▶ **Exercise objective**: The text below describes a labor and human rights subcommittee and an internal reporting system. List every material issue that the Labor and Human Rights Subcommittee identifies.

▶ **Given text**:
The Labor and Human Rights Subcommittee identifies anti-discrimination, anti-forced labor, diversity and equal opportunities, training and education, and employment as material issues. In fiscal year 2018, it set targets in the areas of work time management, expansion of women’s participation in business, and employment of people with disabilities. In response to these targets, we are working to reduce CSR risks through the operation of our management systemAs can be seen, the CSR Committee leads operation of our management system toward reducing CSR risks.


In order to quickly grasp the facts, minimize risks, promote ethical conduct and compliance, and ultimately enhance our corporate value, we have in place a system for internal reporting for all Nissha Group companies in Japan as well as some abroad in the event of fraud, illegal activity, or unethical conduct by either an organization or an individual employee. In the interest of neutrality and fairness, the hotline reaches a third party served by an attorney’s office.

Our Internal Reporting Code protects informers from any unfavorable treatment by either the company or other employees on account of their reporting, and obligates the acceptance of anonymous reporting. In fiscal year 2017, the hotline was used four times. The reports concerned labor management and the workplace environment. We are working to create an environment in which employees can feel comfortable about reporting even seemingly trivial matters, and to enhance employee awareness of this hotline through the Corporate Ethics and Code of Conduct Manual, the Nissha Group intranet, and training toward further reinforcing corporate ethics and compliance.

[Collection entries]
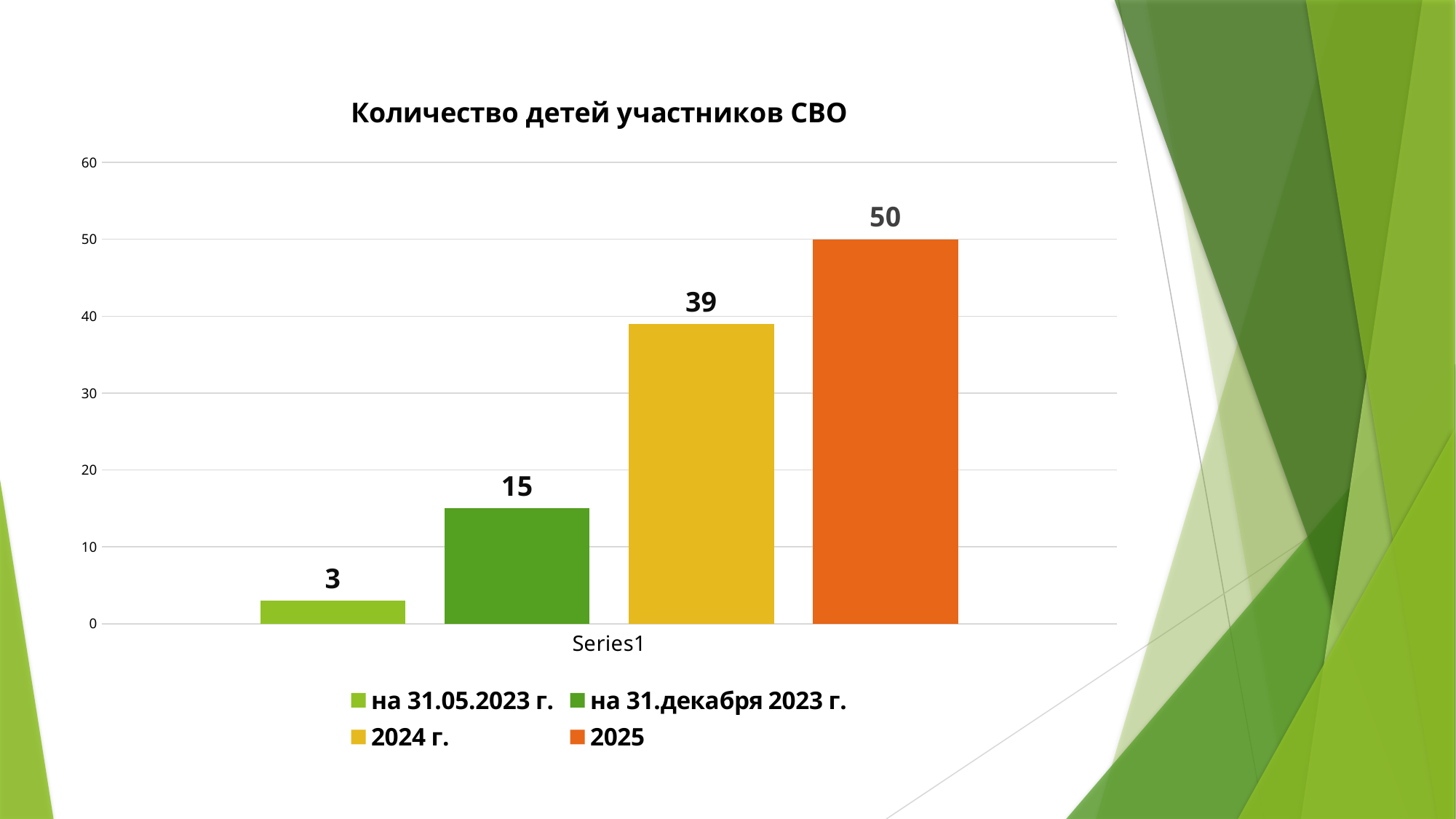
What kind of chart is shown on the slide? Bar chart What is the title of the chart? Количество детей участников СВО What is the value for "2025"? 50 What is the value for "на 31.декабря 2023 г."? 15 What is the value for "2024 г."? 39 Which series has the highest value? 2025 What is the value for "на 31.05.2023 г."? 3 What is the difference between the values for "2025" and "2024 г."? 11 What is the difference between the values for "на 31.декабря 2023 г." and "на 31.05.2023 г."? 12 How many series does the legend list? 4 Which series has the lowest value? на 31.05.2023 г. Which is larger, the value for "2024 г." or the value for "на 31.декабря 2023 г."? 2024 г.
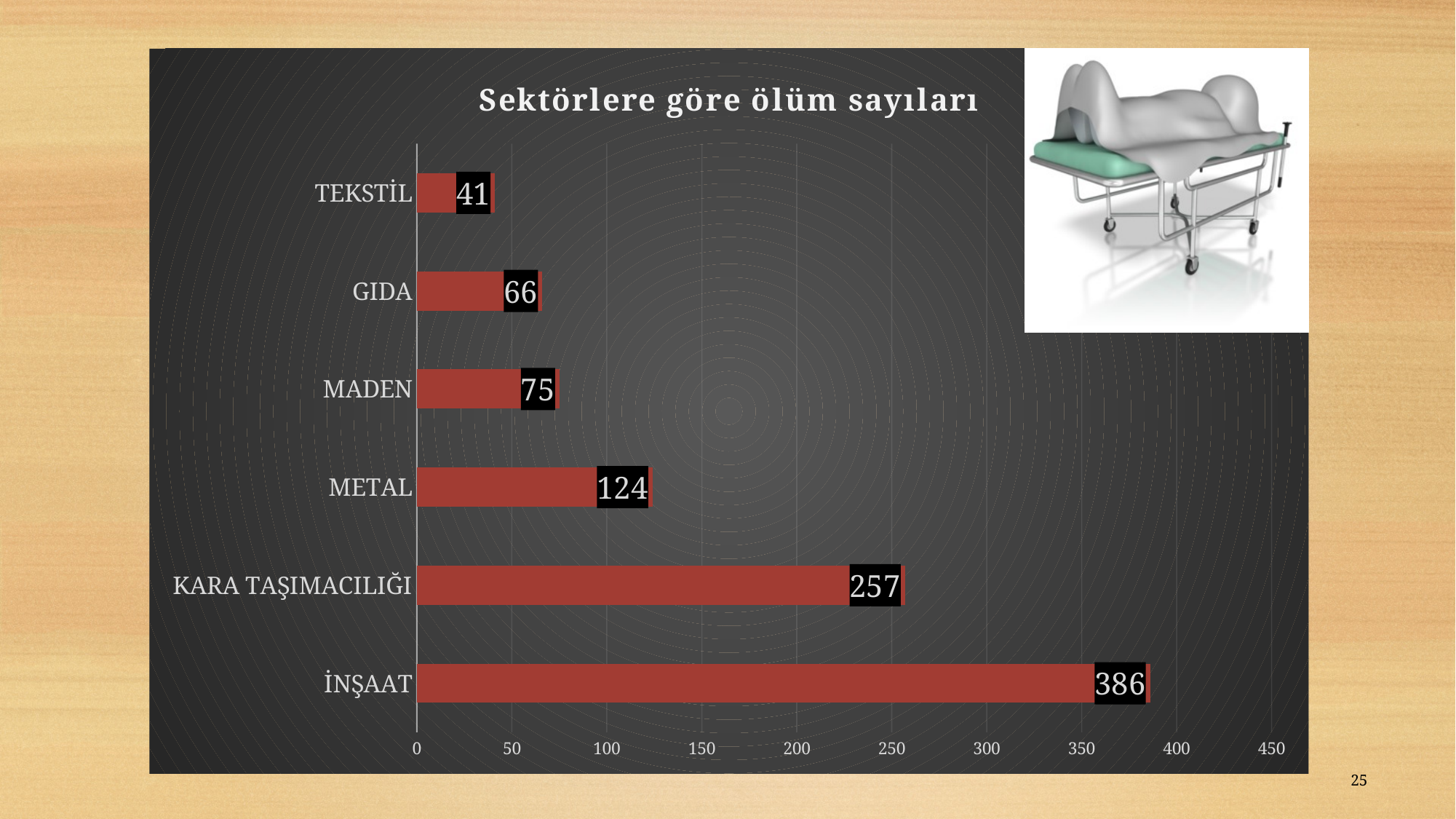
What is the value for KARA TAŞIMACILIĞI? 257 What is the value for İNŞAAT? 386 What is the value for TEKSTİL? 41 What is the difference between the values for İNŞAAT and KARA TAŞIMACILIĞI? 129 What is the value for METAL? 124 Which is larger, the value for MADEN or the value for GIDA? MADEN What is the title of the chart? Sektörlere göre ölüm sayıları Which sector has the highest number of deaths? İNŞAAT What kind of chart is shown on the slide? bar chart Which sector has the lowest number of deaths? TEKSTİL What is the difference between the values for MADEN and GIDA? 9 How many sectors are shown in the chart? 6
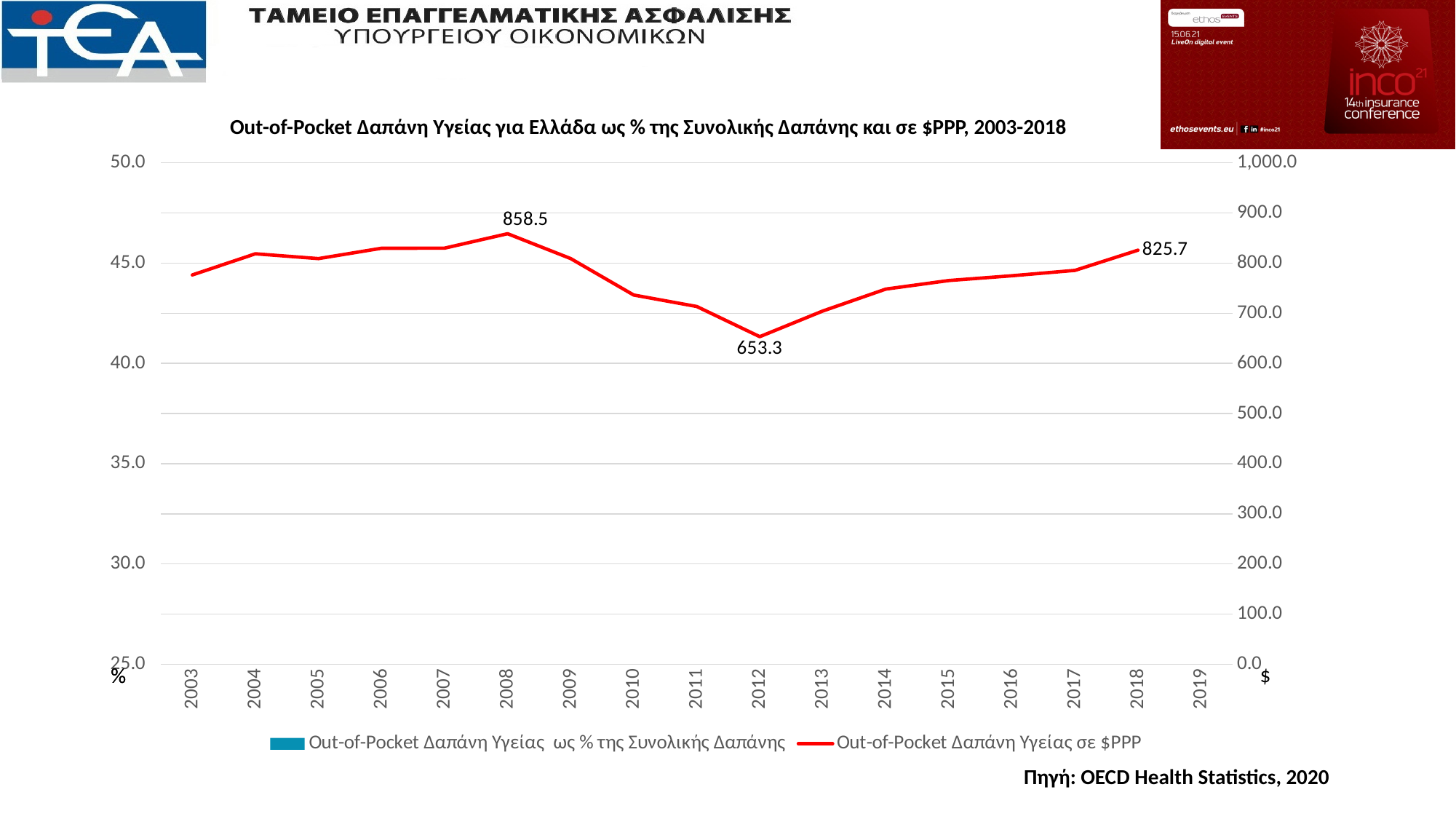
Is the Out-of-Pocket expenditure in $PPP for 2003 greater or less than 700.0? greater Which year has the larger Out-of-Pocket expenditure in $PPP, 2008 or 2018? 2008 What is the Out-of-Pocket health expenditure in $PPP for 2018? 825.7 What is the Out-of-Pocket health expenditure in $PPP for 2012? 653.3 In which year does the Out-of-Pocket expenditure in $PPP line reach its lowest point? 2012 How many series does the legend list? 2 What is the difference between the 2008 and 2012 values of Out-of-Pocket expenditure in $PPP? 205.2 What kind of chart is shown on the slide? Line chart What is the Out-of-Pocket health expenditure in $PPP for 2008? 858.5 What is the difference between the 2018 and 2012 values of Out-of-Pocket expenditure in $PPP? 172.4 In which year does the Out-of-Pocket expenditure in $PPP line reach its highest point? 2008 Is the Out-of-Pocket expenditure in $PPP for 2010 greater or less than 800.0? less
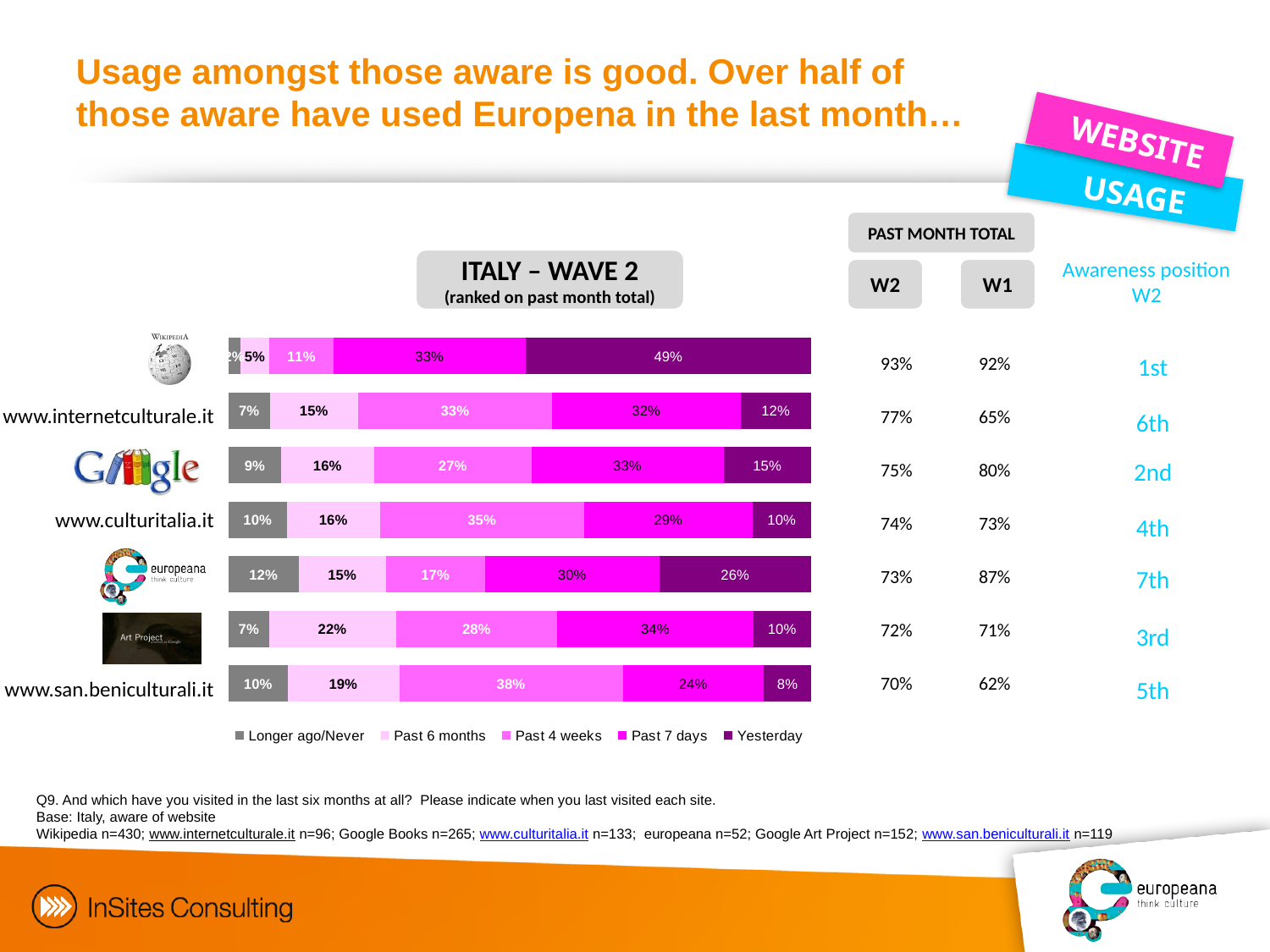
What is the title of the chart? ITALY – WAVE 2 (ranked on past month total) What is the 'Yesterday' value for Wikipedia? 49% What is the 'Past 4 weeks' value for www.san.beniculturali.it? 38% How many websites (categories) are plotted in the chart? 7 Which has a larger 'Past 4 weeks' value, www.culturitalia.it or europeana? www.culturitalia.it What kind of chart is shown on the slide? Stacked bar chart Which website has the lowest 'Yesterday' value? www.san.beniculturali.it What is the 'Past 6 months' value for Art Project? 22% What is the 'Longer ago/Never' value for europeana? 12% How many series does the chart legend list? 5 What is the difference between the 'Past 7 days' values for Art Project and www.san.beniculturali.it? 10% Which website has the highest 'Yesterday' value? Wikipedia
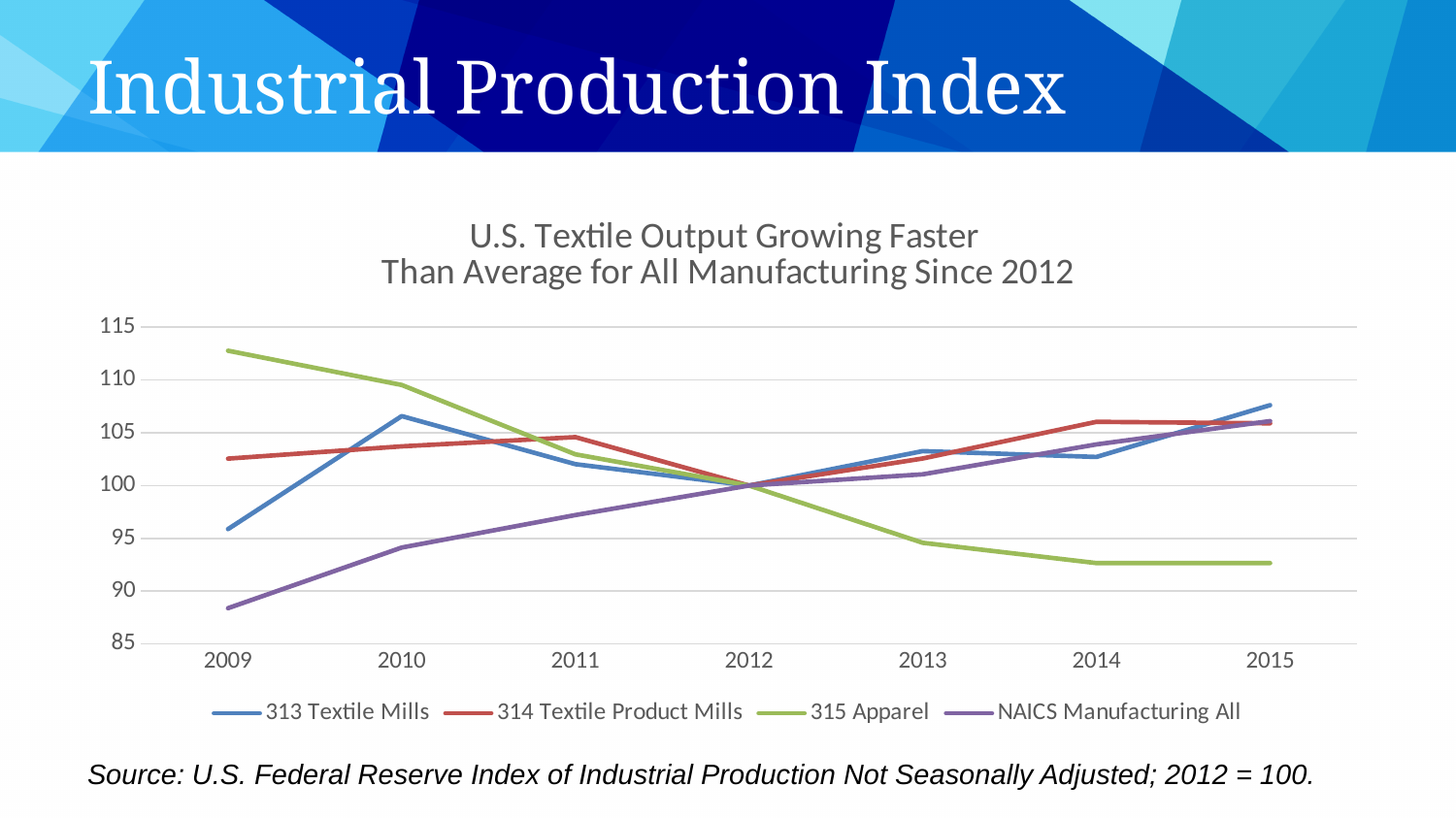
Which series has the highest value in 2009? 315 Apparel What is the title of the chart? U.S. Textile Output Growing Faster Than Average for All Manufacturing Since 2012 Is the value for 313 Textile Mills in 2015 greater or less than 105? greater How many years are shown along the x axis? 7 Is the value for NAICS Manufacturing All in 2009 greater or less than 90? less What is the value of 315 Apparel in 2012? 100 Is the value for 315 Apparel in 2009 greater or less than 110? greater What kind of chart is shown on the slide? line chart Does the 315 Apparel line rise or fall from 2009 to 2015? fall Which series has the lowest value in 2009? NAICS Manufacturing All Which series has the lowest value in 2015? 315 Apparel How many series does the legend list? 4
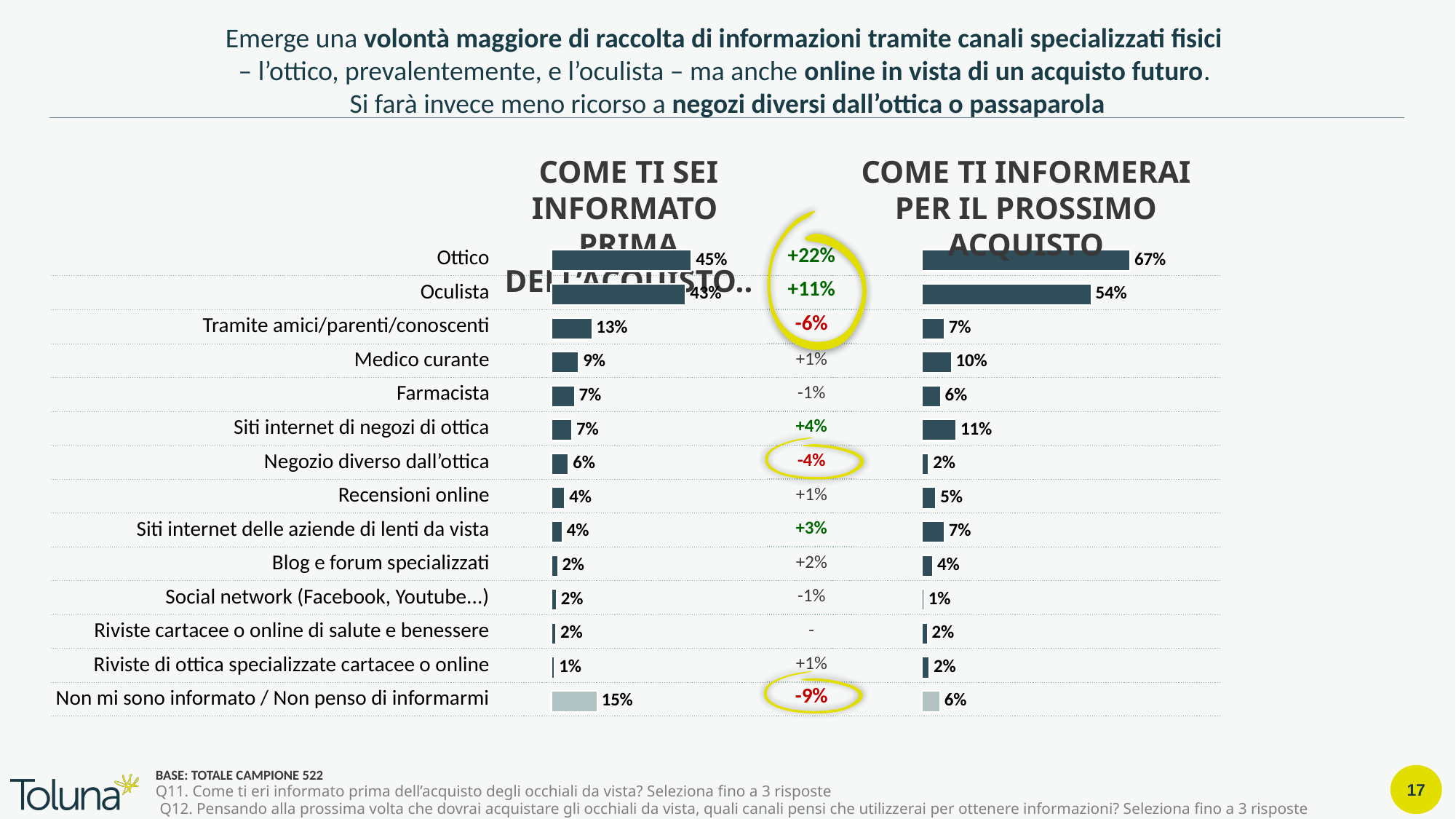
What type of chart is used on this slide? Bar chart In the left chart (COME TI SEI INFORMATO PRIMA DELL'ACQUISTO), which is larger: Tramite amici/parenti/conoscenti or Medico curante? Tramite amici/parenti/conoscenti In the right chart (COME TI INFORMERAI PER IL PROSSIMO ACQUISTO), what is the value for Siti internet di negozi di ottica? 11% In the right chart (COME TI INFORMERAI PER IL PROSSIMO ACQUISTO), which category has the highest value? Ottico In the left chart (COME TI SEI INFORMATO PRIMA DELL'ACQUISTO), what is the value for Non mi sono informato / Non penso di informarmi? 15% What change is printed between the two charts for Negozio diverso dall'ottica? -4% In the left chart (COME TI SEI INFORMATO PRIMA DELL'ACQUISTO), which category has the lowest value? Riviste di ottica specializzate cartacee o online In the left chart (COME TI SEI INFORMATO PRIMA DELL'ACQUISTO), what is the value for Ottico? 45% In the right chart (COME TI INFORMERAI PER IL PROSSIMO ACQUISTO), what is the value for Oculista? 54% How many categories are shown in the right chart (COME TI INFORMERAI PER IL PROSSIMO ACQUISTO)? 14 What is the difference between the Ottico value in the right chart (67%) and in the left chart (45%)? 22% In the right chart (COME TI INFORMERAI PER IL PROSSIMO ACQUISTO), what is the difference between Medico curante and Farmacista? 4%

▶ **Response to the task**:
- Anti-discrimination
- Anti-forced labor
- Diversity and equal opportunities
- Training and education
- Employment